** start of Data for the task **

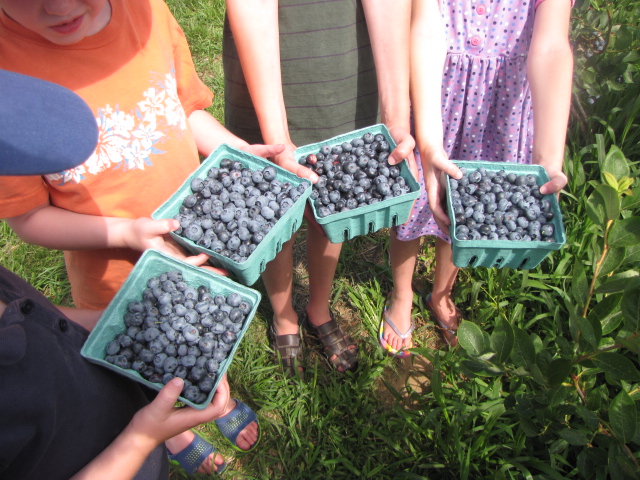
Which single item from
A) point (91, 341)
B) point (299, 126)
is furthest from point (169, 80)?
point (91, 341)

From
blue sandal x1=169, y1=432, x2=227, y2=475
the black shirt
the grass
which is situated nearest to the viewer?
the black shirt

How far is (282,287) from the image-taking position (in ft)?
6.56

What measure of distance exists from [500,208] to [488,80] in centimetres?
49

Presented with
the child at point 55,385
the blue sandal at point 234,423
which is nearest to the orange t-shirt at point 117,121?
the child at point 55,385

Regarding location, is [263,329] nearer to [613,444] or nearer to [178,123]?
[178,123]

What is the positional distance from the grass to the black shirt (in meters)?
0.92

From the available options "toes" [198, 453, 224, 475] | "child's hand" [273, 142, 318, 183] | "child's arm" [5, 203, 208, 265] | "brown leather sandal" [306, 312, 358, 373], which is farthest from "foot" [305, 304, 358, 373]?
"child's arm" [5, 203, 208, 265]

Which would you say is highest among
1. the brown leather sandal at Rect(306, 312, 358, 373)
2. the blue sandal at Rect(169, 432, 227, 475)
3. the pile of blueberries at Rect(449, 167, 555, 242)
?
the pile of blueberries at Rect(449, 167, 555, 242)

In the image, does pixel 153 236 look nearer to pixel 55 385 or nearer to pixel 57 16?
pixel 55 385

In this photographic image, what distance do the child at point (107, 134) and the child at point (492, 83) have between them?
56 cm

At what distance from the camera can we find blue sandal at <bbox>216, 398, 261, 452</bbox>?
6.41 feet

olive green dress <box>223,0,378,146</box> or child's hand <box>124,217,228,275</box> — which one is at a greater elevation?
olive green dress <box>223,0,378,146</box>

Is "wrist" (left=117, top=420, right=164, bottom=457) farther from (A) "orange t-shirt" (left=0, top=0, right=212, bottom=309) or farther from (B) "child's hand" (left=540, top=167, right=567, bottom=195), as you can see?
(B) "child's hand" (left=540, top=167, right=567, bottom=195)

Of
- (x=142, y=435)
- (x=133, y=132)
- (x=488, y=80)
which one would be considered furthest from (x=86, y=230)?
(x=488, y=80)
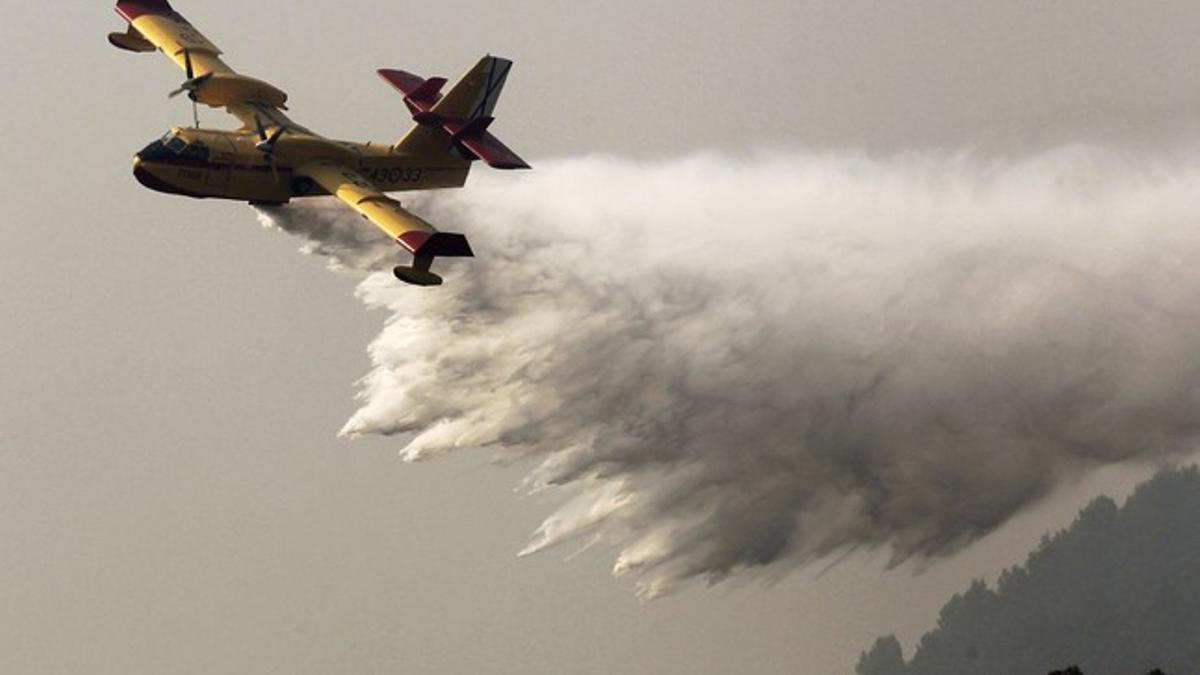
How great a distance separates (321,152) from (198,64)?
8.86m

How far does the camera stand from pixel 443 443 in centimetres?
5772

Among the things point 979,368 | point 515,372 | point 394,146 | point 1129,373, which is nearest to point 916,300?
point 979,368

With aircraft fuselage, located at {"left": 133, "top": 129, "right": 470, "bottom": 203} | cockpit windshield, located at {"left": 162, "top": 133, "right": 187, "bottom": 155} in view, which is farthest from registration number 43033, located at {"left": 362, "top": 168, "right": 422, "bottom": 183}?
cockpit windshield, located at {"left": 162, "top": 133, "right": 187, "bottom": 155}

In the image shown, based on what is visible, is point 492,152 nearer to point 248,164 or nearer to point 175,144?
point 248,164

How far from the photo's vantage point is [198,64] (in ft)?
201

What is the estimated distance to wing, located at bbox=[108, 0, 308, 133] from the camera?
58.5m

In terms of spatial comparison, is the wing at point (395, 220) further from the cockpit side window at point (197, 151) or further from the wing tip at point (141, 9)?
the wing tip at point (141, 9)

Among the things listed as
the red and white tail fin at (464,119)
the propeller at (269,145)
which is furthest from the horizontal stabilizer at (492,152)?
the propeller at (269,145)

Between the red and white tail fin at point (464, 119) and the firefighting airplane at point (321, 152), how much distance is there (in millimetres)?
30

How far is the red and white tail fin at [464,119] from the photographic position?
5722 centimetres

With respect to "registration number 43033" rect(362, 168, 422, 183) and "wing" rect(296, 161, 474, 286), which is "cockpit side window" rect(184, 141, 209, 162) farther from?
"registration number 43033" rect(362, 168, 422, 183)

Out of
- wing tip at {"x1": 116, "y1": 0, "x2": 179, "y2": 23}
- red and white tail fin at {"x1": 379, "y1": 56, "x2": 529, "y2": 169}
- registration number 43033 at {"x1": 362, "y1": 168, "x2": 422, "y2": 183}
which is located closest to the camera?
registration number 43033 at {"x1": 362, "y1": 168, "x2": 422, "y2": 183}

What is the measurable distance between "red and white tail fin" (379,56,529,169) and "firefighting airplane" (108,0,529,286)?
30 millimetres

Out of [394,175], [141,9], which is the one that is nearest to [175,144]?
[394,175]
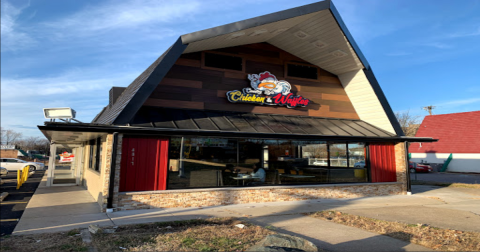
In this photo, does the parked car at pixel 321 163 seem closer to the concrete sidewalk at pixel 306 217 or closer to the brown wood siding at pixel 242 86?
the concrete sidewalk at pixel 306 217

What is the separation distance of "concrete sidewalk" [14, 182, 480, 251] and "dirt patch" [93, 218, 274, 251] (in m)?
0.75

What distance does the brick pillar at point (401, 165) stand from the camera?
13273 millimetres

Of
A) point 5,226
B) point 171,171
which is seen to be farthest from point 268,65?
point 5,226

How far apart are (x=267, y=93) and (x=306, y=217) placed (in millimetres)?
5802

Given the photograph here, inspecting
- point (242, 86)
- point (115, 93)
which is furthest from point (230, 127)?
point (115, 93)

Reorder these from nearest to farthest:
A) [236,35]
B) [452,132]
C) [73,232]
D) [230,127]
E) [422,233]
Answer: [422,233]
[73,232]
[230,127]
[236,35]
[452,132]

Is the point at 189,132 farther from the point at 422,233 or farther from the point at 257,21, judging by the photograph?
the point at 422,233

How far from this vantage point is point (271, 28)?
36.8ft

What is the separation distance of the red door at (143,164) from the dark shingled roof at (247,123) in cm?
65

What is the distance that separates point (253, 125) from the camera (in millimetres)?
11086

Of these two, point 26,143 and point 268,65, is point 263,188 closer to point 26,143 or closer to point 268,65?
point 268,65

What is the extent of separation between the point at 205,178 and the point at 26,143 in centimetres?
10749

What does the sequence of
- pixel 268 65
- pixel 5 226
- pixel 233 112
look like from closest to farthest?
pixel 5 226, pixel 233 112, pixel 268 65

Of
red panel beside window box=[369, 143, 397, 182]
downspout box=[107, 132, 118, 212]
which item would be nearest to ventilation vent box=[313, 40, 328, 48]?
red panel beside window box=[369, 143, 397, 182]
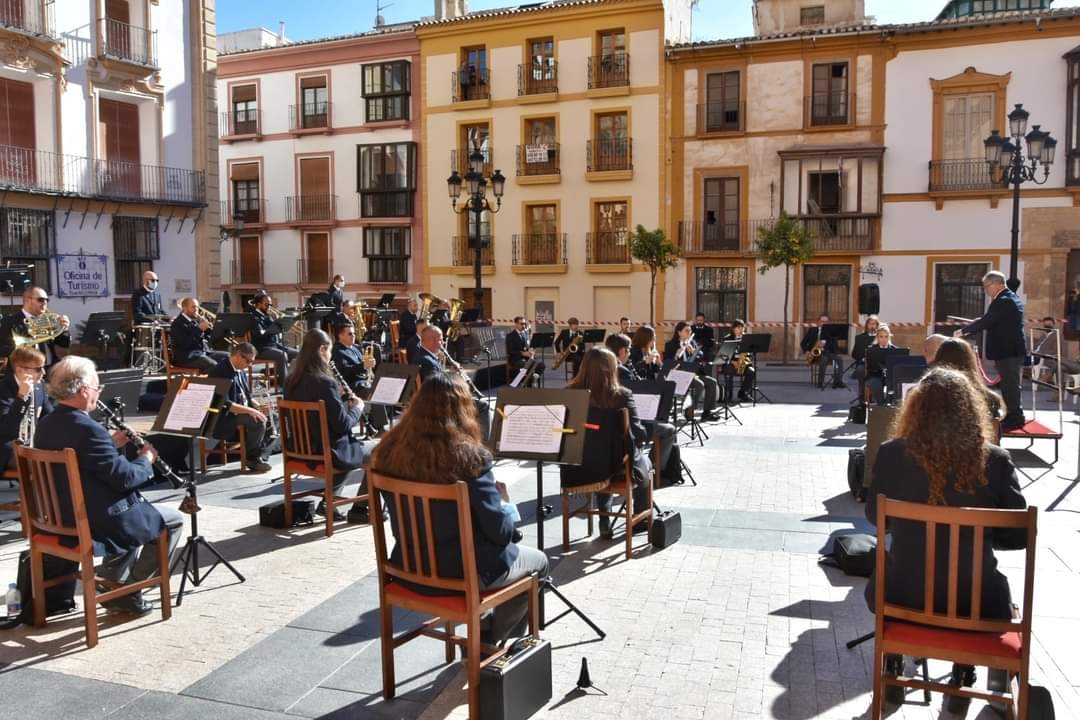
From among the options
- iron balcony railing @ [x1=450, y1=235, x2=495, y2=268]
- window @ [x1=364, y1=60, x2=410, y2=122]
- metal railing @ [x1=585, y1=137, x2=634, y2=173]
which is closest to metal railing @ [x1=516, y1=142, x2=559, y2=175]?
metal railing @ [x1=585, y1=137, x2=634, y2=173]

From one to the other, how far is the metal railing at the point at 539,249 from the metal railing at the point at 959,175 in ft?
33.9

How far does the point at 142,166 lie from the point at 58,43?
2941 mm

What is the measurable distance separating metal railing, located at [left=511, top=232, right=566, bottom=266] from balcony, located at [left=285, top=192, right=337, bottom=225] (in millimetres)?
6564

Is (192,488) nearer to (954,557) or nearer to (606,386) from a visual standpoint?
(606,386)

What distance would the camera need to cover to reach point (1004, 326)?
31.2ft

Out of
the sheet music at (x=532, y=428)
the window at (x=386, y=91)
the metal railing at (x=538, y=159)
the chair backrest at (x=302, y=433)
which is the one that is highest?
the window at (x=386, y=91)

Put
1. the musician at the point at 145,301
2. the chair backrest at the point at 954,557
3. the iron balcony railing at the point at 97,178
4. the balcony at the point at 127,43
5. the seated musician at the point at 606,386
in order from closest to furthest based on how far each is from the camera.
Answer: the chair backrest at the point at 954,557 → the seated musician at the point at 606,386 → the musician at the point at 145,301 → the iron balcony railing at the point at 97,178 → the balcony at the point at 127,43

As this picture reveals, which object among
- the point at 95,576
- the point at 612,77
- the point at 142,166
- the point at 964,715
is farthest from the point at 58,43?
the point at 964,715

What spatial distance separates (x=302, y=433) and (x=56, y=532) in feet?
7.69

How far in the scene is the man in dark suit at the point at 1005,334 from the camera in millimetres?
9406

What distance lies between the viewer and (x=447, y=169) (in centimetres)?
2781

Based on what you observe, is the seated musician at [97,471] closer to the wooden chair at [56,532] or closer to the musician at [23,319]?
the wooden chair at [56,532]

** end of Data for the task **

Copy out the rows from the line containing "Based on what you" through the final row, inclusive, with no changes.

_Worked solution_.
Based on what you observe, is the seated musician at [97,471] closer to the wooden chair at [56,532] or closer to the musician at [23,319]?
the wooden chair at [56,532]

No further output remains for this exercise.